Chatty Ensie hadn’t killed herself during her first stint as a test pilot, he gathered. Sir Tomas snorted. An endless series of conservative single leaps had yielded some boring data about in-flight control responsiveness, the sharpness of the landings, and unexpectedly low lifting power from the ranine box…
Sir Tomas frowned. Still? I told them to have that box pumped up days ago.
He crouched down among the loose reports at his feet and sifted through them. Stettimer 7, Stettimer 6… He navigated his way through Iggy’s detailed accounting of the techs’ activities, including their dealings with the civilian jokers at Upforth’s Hydraulics. There wasn’t a single line about Upforth’s being told to ratchet up the power of the ranine box. In fact, even though his techs had disassembled the Flicker just this evening to send it to the civilian machinists for work in the morning, their work order was flagrantly lacking in the one thing Sir Tomas had ordered them to get taken care of.
That’s why the flaming thing can’t break five point five, he thought. Increase the pressure, increase the lift, and their problems will be solved. All this garbage Iggy was ordering Upforth’s to do to the ranine box—inspections, cleaning, recalibration—was too little too late.
“Timid,” he said aloud, his voice echoing in the hallway. “Flaming timid.”
With great care, Sir Tomas scooped up the pile of reports into a neat stack and wedged them back into his mailbox.
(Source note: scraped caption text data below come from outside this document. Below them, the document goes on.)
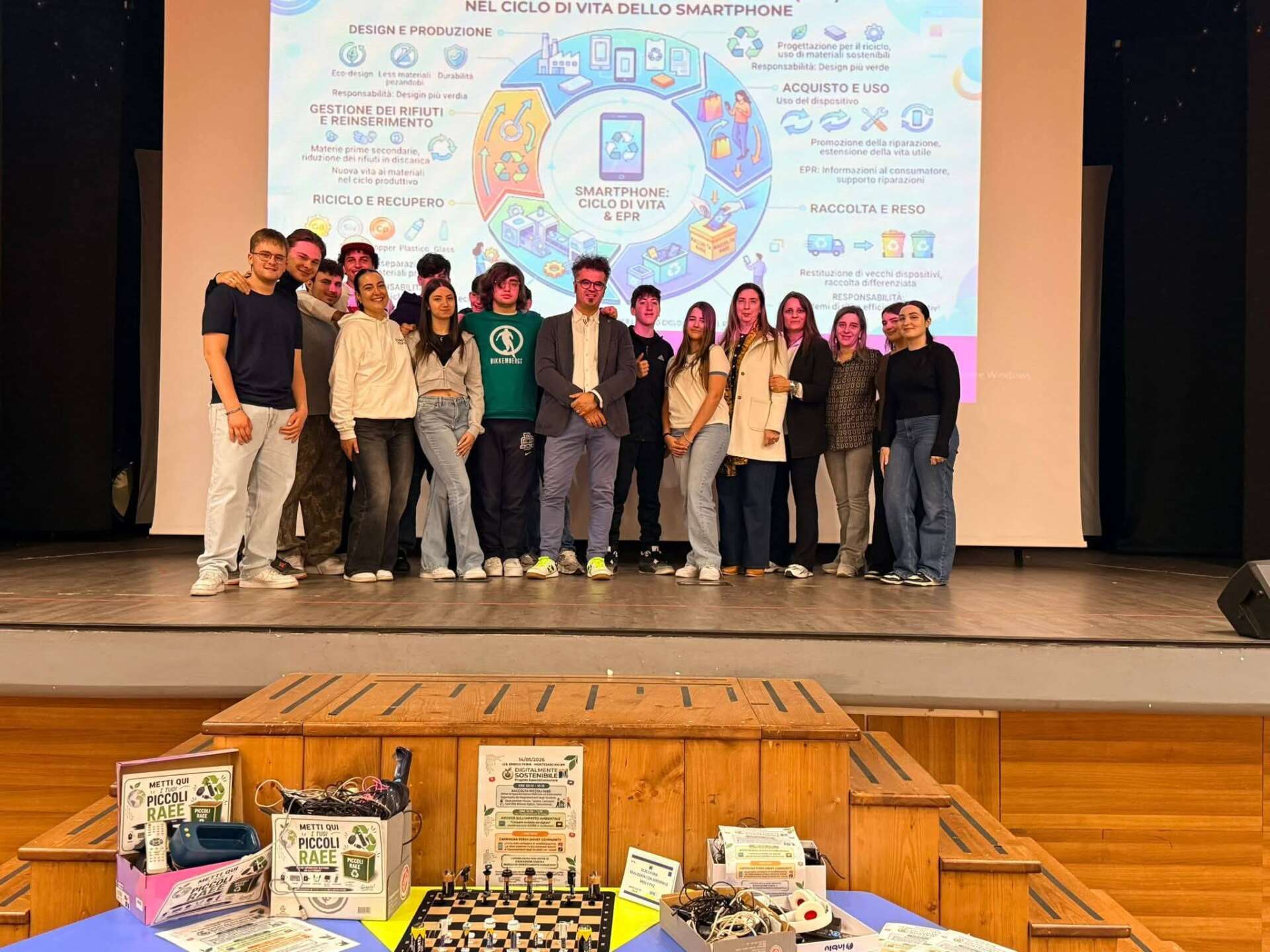 sogesi al fermi di montesarchio per promuovere la corretta gestione dei raee da Anteprima24.it sogesi al fermi di montesarchio per promuovere la corretta gestione dei raee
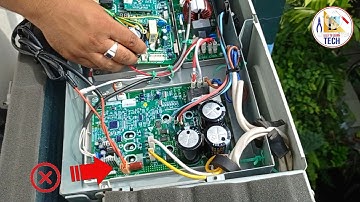 CHECK CAUSES FOR PA ERROR IN GREE AC //Gree Inverter AC Error Code List // Gree Inverter AC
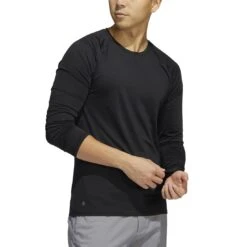 Adidas UPF Base Layer -Callaway Golf Shop adidas 2023 upf base layer black side itempicture
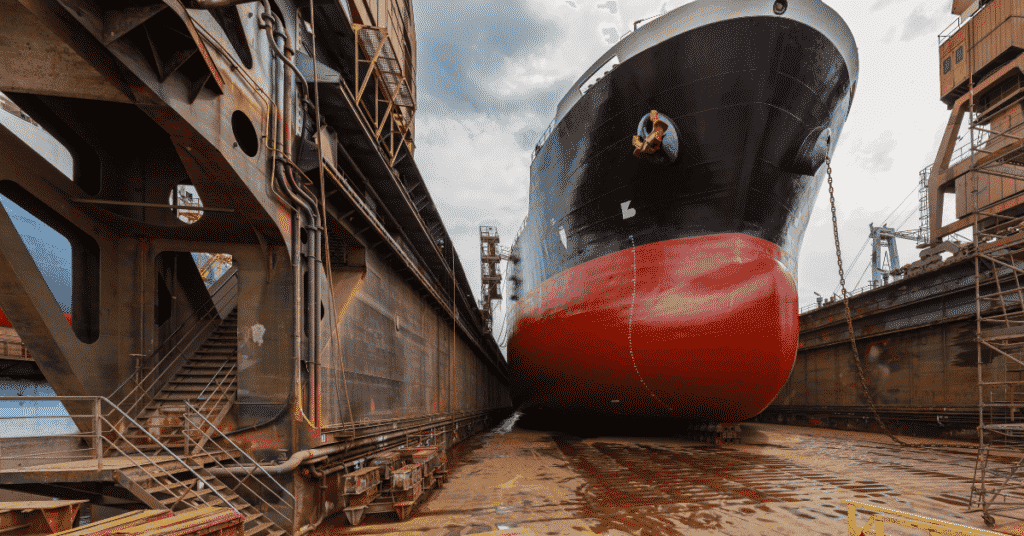 Top 10 largest dry docks in the world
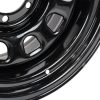 Steel rim 16x8 ET-40 6x139.7 Sputnik Gloss Black OFD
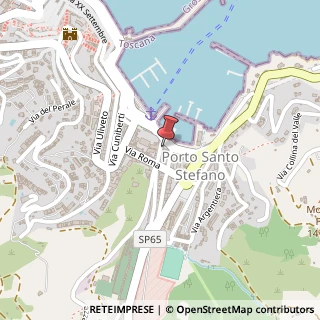 Mappa Via Spaccabellezze, 10, 58019 Monte Argentario, Grosseto (Toscana)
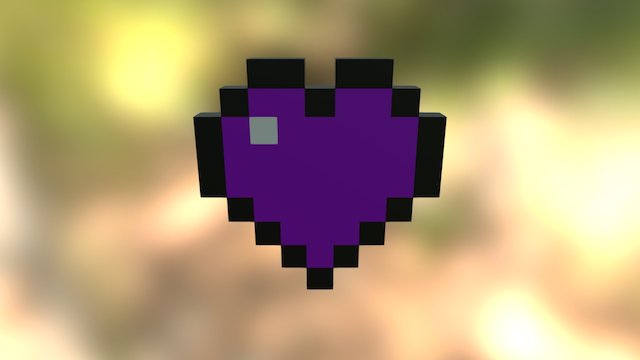 Undertale1 3D Model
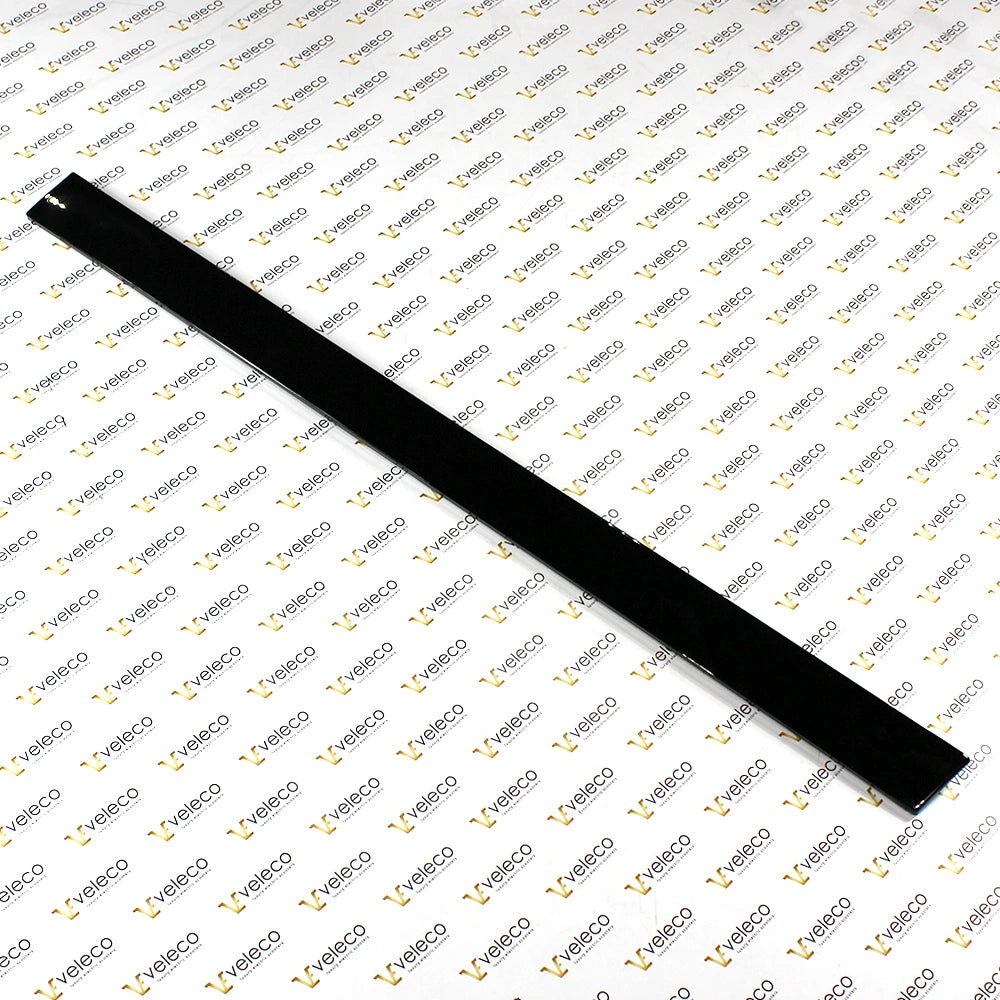 Left side centre line strip black Veleco Advena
The bottle was back in his h
ands. If Iggy won’t pass my orders on, he thought, grinning into the gaslight, maybe I’ll do it myself.
Billy Upforth, Jr. adjusted his vest again. The thick khaki wasn’t draping properly today.
It kept spilling over his right shoulder so the collar pressed against the left side of his neck, leaving an uncomfortable red line against his skin. He flipped open his pockets, double-checking that there wasn’t anything unusual that was throwing off his alignment. He’d very carefully mapped out which of his tools went where to ensure an even distribution of weight across his body. If something was out-of-place, or a heavy item had been inserted into his pockets without his knowledge, he’d be paying for it by the end of the day. Proper distribution of weight isn’t something you play around with, he thought sternly, inspecting his belt loops. I need to make sure the staff understands—
“Mister Upforth?”
He looked up. Skye was walking past, her hair tied back and two long lengths of tubing in her arms. She inclined her head toward the deliveries door. “Kini says there’s a carter pulling up. Probably Petronaut gear.”
“Fine, Skye,” he said, nodding at her. He ran a hand over his lacquered hair. “Carry on.”
She headed over to the metal saws as he strode towards the door, projecting leaderly confidence. It’s been so long since I’ve worked the floor, Upforth thought, smiling. I spend so much time with negotiations, networking, and overseeing the staff. Answering the door like this is quite the nostalgia trip! I remember when Pop had me doing grunt work like Carper normally handles. Spheres, did he ride me harder than I’ve ever treated that soft pile of a man—
“Welcome to Upforth’s Hydraulics,” he announced proudly as the delivery door rolled up into the ceiling.
The two carters in their drab uniforms and long-brimmed caps barely nodded at him as they wheeled a mighty hulk of a machine in from the street. Upforth’s eyes scanned the box on their sled, sizing up its eight symmetrical chambers and the silvery coils linking them together. Wonder what the flames this thing is, he thought.